Wednesday, August 15, 2018

Tools Never Go Extinct



If someone tells you a useful working dog breed has gone extinct, be on alert.

Tools generally don’t go extinct.

The observation that tools almost never go extinct is not my own, but that of Kevin Kelly of Wired magazine and Whole Earth Review.

Robert Krulwich of NPR did not believe the claim, but damn if he could find an exception.

If you listen to our Morning Edition debate, I tried carbon paper (still being made), steam powered car engine parts (still being made), Paleolithic hammers (still being made), 6 pages of agricultural tools from an 1895 Montgomery Ward & Co. Catalogue (every one of them still being made), and to my utter astonishment, I couldn't find a provable example of an technology that has disappeared completely.

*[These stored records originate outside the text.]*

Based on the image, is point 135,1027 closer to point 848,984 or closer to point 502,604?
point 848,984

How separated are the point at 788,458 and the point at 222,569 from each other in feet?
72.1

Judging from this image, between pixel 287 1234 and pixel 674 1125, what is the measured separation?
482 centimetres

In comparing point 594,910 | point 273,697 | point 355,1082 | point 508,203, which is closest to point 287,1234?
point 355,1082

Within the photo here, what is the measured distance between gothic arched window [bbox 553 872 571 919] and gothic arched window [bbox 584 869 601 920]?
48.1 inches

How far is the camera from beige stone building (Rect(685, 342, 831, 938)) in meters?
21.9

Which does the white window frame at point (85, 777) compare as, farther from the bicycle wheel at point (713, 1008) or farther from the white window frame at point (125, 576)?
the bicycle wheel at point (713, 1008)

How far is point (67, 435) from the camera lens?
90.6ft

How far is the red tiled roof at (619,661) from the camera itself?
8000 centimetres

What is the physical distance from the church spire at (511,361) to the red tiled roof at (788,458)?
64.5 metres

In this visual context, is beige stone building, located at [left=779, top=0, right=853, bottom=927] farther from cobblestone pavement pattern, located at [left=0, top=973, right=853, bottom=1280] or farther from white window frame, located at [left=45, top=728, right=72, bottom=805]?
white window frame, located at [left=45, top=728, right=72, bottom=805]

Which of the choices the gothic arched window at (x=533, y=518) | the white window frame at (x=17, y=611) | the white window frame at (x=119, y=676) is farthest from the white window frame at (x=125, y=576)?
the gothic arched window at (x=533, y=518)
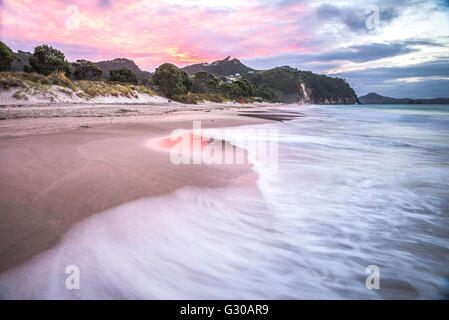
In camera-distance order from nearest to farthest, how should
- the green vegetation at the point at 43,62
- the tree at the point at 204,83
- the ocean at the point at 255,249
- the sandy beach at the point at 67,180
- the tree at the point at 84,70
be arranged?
1. the ocean at the point at 255,249
2. the sandy beach at the point at 67,180
3. the green vegetation at the point at 43,62
4. the tree at the point at 84,70
5. the tree at the point at 204,83

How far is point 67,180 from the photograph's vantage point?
2.59 m

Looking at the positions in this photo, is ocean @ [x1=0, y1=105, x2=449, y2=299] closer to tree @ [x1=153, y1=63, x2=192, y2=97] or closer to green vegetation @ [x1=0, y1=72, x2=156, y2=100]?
green vegetation @ [x1=0, y1=72, x2=156, y2=100]

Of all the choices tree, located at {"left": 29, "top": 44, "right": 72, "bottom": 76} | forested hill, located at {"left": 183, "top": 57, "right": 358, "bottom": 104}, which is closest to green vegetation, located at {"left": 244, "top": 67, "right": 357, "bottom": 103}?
forested hill, located at {"left": 183, "top": 57, "right": 358, "bottom": 104}

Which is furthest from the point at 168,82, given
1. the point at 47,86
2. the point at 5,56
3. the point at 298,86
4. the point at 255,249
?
the point at 298,86

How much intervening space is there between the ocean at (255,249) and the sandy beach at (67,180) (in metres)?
0.17

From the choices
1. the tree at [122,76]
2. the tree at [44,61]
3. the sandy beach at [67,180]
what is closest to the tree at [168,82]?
the tree at [122,76]

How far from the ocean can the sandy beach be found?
0.17 meters

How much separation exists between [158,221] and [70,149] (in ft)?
9.44

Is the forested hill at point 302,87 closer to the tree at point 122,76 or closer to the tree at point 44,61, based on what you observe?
the tree at point 122,76

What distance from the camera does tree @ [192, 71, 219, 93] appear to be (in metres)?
51.5

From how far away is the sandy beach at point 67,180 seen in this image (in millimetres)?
1671

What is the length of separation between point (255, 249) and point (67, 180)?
2277 mm

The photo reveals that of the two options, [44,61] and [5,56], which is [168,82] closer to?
[44,61]

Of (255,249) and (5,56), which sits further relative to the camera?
(5,56)
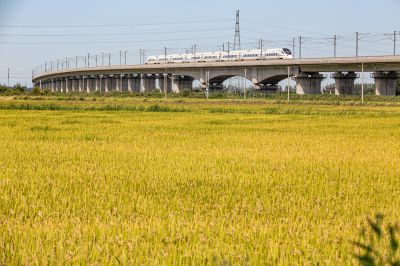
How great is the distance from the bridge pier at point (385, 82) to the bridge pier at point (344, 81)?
3992 mm

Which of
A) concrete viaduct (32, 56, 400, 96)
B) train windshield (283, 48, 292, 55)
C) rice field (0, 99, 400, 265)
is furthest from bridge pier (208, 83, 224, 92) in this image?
rice field (0, 99, 400, 265)

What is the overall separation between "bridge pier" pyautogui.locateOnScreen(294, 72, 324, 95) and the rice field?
55.6 meters

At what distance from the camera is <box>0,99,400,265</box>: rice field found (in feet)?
12.8

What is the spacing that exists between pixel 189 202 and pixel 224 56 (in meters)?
69.4

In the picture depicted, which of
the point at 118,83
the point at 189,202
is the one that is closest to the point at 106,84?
the point at 118,83

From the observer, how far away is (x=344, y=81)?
213 ft

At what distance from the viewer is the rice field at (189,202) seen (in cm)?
391

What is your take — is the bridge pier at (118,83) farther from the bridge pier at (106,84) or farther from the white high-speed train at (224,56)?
the white high-speed train at (224,56)

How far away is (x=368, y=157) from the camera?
10555mm

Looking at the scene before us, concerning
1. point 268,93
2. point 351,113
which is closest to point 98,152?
point 351,113

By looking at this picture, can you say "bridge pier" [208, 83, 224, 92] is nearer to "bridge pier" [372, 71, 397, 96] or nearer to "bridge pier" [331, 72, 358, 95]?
"bridge pier" [331, 72, 358, 95]

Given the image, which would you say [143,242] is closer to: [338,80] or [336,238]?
[336,238]

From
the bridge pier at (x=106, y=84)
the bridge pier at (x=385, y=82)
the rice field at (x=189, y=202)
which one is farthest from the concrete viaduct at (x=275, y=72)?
the rice field at (x=189, y=202)

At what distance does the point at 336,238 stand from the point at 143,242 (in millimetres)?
1439
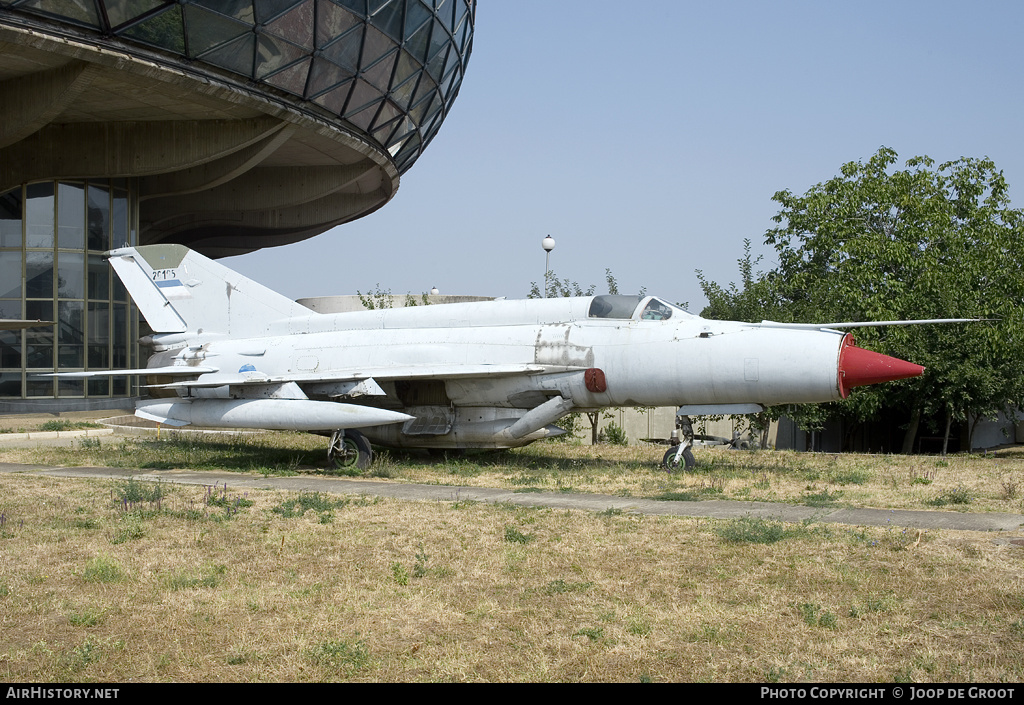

So Krulwich being Krulwich went out to the NPR universe and after thousands of people spent scores of thousands of hours pondering and suggesting they could only come up with three:


  • Radium suppositories made by quacks in the 19th century and which caused quick cancer;
  • A Roman "corvus," a military boarding device used in naval warfare in the First Punic War against Carthage, and;
  • The ferrite "core" of a Seeburg Jukebox of the 1950s.

To be fair to Kelly, his original claim was that no species of technology has ever gone extinct, in which case all three of the above items have, in fact, been replaced by better off-the-shelf items that do the exact thing promised in the original, only quicker, cheaper, and without killing you.